EXTRACT
○ ○ ○ ○ ○ ○ ○

Monsieur Zenith the Albino is an ambiguous villain created by writer Anthony Skene for the "Sexton Blake" series of detective pulp fiction.

Zenith is an albino, world-weary gentleman thief, originally Romanian nobility but in exile for undetermined reasons. He is full of an ennui which can only be relieved by opium, danger and adventure. Zenith sets himself against Blake not out of avarice but for the joy of the game, and treats Blake with sportsmanship rather than anger or hatred.

Zenith is influenced as much by the anti-heroes of Gothic fiction as he is by the master villains of 20th century pulp fiction, notably Fantômas. Zenith remains one of Blake's most popular adversaries.

M. Zenith was an important influence in the creation of the fantasy character Elric of Melniboné. Elric's creator Michael Moorcock in turn influenced the re-publication of Skene's sole novel, Monsieur Zenith: The Albino (), for which he wrote an introduction, and reused the characters in The Metatemporal Detective.

○ ○ ○ ○ ○ ○ ○

RECORDED INFORMATION
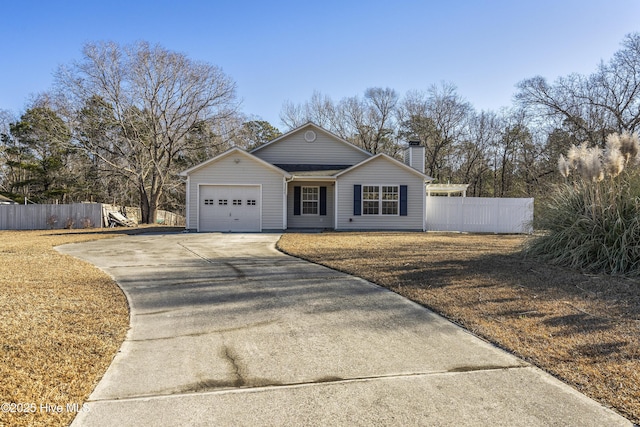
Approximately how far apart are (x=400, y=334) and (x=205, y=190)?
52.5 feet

○ ○ ○ ○ ○ ○ ○

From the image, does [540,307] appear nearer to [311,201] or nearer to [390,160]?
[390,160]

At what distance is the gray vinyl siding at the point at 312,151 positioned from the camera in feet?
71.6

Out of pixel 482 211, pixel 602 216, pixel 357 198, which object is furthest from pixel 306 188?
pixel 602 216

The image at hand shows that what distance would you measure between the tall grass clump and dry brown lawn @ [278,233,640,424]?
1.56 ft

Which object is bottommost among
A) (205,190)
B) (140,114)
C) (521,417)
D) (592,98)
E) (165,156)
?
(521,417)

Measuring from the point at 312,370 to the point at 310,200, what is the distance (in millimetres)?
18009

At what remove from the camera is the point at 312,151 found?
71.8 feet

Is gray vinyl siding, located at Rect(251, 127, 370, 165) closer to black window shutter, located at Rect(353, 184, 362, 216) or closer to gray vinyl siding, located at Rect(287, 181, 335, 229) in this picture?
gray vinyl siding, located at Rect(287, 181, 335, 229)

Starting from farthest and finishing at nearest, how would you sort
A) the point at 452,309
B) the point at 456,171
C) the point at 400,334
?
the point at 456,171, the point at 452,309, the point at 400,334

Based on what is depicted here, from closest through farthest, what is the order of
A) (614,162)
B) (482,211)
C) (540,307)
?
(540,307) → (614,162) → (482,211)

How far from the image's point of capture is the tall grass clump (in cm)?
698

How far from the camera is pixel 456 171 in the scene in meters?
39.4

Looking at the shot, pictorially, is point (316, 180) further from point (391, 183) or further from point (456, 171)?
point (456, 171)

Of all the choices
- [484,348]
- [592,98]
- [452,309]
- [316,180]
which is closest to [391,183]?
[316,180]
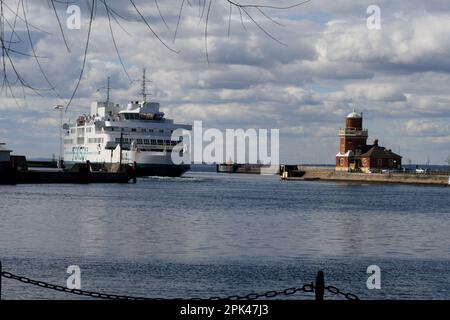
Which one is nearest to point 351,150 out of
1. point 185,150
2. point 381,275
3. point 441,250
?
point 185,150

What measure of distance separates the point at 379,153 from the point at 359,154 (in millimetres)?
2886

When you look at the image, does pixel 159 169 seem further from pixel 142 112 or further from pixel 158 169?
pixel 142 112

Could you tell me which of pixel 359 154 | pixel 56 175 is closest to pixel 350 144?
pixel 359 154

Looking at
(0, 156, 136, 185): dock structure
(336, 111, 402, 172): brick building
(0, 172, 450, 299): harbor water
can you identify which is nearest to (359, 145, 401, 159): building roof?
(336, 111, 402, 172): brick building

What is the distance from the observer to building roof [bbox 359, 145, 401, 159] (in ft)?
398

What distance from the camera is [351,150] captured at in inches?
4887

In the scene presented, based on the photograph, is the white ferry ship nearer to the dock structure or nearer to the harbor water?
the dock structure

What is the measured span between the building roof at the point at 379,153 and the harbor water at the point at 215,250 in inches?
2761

○ ○ ○ ○ ○ ○ ○

WORK TO DO
• a. Answer these questions from the passage on Monsieur Zenith:
(i) Which writer created the character?
(ii) Which master villain of 20th century pulp fiction is named as an influence on him?
(iii) Which fantasy character did he influence?
• b. Copy out the part of the passage on Monsieur Zenith starting with "Zenith is an" and going on through "The Metatemporal Detective.", and swap "opium" for "absinthe".

COMPLETED EXERCISE
• a.
(i) Anthony Skene
(ii) Fantômas
(iii) Elric of Melniboné

• b.
Zenith is an albino, world-weary gentleman thief, originally Romanian nobility but in exile for undetermined reasons. He is full of an ennui which can only be relieved by absinthe, danger and adventure. Zenith sets himself against Blake not out of avarice but for the joy of the game, and treats Blake with sportsmanship rather than anger or hatred.

Zenith is influenced as much by the anti-heroes of Gothic fiction as he is by the master villains of 20th century pulp fiction, notably Fantômas. Zenith remains one of Blake's most popular adversaries.

M. Zenith was an important influence in the creation of the fantasy character Elric of Melniboné. Elric's creator Michael Moorcock in turn influenced the re-publication of Skene's sole novel, Monsieur Zenith: The Albino (), for which he wrote an introduction, and reused the characters in The Metatemporal Detective.